_Testo fornito_.
◆ ◆ ◆ ◆

GIORGIO FRANCHI | Lo scorso 21 febbraio è stata la ventesima Giornata internazionale della lingua madre. Istituita nel novembre 1999 dall’UNESCO, la ricorrenza nasce per tutelare le lingue di ogni popolo come «fattori essenziali per la qualità dell’istruzione, che è alla base dell’emancipazione di donne e uomini e delle società in cui vivono» (Irina Bokova, Direttore Generale dell’UNESCO).

La data del 21 febbraio è stata scelta per ricordare gli studenti dell’università di Dacca uccisi della polizia nel 1952 durante una manifestazione; chiedevano a Malik Ghulam Muhammad, presidente del Dominion del Pakistan, il riconoscimento della lingua bengali e il suo insegnamento, proibito dal 1947.

La risoluzione 61/266 dell’ONU, adottata dall’Assemblea Generale il 16 maggio 2007, accoglie l’iniziativa dell’UNESCO. Nel documento, l’ONU «riconosce inoltre che il genuino multilinguismo promuove unità nella diversità e comprensione internazionale».

Anche mettendo da parte ogni ragionamento sull’uso della lingua nel contesto della diplomazia tra gli Stati, chiunque può riconoscere un’importanza fondamentale nella propria lingua madre. Realizziamo quanto sia speciale la lingua che parliamo quando cerchiamo di tradurre una parola in un altro idioma e scopriamo che non è possibile. Quella parola intraducibile diventa così ai nostri occhi un tesoro, qualcosa di estremamente unico e prezioso.

L’esempio più immediato di parole intraducibili spesso coincide con le espressioni colorite. Non ho mai trovato in nessuna lingua una traduzione comprensiva delle innumerevoli sfaccettature del termine paraculo; in italiano, invece, non riesco a identificare altro che vaghissime e insoddisfacenti approssimazioni per il lombardo balabiòtt (per chi non lo sapesse, è un mix fra entusiasta, stupido e disonesto).

◆ ◆ ◆ ◆

_Materiale estratto_.

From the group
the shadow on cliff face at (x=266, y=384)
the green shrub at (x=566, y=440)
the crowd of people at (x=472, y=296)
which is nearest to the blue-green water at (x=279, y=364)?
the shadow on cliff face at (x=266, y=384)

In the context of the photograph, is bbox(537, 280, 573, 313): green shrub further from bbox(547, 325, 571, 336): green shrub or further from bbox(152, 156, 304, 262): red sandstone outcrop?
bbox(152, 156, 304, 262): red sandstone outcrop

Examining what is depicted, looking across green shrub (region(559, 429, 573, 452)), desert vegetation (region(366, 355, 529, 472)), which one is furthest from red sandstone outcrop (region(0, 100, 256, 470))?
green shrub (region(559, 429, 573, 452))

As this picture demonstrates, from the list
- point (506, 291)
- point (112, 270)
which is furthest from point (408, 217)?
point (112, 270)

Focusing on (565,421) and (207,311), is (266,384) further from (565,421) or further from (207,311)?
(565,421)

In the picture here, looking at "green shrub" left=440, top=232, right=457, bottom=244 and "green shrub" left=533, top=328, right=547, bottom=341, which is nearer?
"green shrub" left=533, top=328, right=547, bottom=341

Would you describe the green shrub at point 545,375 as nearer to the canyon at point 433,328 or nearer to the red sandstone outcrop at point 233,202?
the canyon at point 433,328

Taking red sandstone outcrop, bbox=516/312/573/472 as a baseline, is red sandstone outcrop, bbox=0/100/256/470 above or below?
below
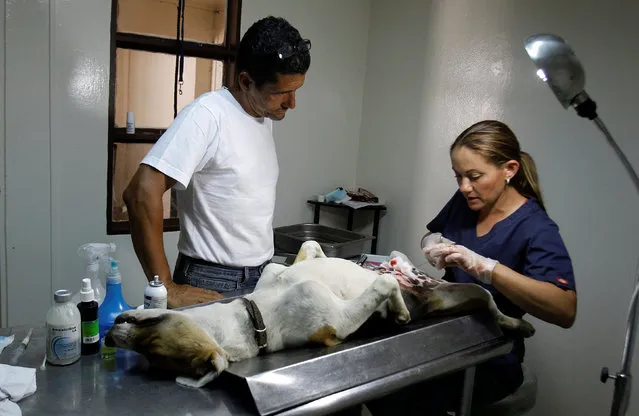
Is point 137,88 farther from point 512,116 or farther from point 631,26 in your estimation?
point 631,26

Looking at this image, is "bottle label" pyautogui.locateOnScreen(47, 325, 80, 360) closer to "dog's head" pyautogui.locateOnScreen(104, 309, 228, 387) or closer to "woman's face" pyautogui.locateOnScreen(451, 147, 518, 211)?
"dog's head" pyautogui.locateOnScreen(104, 309, 228, 387)

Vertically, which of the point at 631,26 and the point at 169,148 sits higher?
the point at 631,26

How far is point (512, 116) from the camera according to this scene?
8.97 feet

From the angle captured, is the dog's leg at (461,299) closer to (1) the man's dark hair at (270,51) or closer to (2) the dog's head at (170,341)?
(2) the dog's head at (170,341)

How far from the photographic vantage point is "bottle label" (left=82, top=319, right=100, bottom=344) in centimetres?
122

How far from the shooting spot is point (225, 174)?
1844 millimetres

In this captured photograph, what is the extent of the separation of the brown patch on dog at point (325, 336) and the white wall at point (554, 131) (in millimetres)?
1650

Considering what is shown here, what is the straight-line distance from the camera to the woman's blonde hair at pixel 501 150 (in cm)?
173

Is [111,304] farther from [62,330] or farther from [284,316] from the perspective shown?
[284,316]

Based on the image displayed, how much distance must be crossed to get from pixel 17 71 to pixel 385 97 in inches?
87.7

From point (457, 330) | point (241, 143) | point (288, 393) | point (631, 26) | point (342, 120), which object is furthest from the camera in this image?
point (342, 120)

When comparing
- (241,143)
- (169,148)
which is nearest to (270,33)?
(241,143)

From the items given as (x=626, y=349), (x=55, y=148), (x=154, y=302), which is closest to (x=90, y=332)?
(x=154, y=302)

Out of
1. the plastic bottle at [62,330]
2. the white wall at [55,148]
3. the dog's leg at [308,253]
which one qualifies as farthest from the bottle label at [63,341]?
the white wall at [55,148]
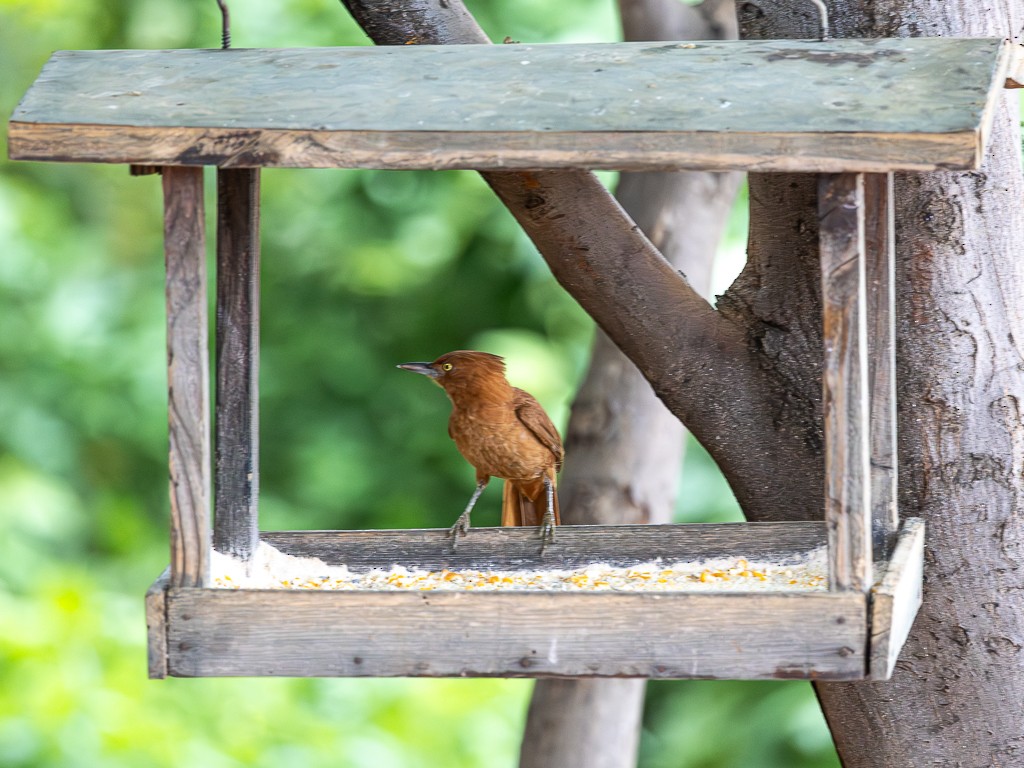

◆ ◆ ◆ ◆

_Compiti da svolgere_.
#1 Elenchi tutte le date che compaiono nel testo sulla Giornata internazionale della lingua madre, comprese quelle indicate soltanto con l'anno.
#2 Ricopi fedelmente, dal testo sulla Giornata internazionale della lingua madre, il tratto che va da "GIORGIO FRANCHI |" fino a "proibito dal 1947.".
#3 Stabilisca se ciascuna affermazione concorda con il testo sulla Giornata internazionale della lingua madre. Risponda sì o no e riporti tra virgolette le parole decisive del testo. (a) La ricorrenza è stata istituita dall'UNESCO nel novembre 1999. (b) Gli studenti di Dacca chiedevano il riconoscimento della lingua urdu. (c) La risoluzione 61/266 è stata adottata dal Consiglio di Sicurezza dell'ONU.
Il materiale estratto è distinto e indipendente dal testo sulla Giornata internazionale della lingua madre.

_Risultati per compito_.
#1 21 febbraio; novembre 1999; 1952; 1947; 16 maggio 2007

#2
GIORGIO FRANCHI | Lo scorso 21 febbraio è stata la ventesima Giornata internazionale della lingua madre. Istituita nel novembre 1999 dall’UNESCO, la ricorrenza nasce per tutelare le lingue di ogni popolo come «fattori essenziali per la qualità dell’istruzione, che è alla base dell’emancipazione di donne e uomini e delle società in cui vivono» (Irina Bokova, Direttore Generale dell’UNESCO).

La data del 21 febbraio è stata scelta per ricordare gli studenti dell’università di Dacca uccisi della polizia nel 1952 durante una manifestazione; chiedevano a Malik Ghulam Muhammad, presidente del Dominion del Pakistan, il riconoscimento della lingua bengali e il suo insegnamento, proibito dal 1947.

#3
(a) Sì: «Istituita nel novembre 1999 dall’UNESCO».
(b) No: «il riconoscimento della lingua bengali».
(c) No: «adottata dall’Assemblea Generale il 16 maggio 2007».